**Data extract:**
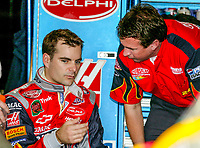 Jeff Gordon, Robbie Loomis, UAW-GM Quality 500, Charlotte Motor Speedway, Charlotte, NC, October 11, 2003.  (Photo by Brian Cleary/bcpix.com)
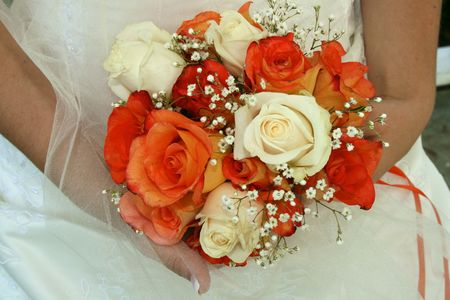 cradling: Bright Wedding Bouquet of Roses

...

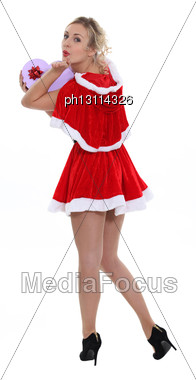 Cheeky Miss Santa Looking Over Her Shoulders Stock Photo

**Task requirements:**
Repeat exactly, and only, the entries from the line with "Jeff Gordon, Robbie" through the line with "cradling: Bright Wedding Bouquet of Roses". Pictures are skipped.

**Reply:**
 Jeff Gordon, Robbie Loomis, UAW-GM Quality 500, Charlotte Motor Speedway, Charlotte, NC, October 11, 2003.  (Photo by Brian Cleary/bcpix.com)
 cradling: Bright Wedding Bouquet of Roses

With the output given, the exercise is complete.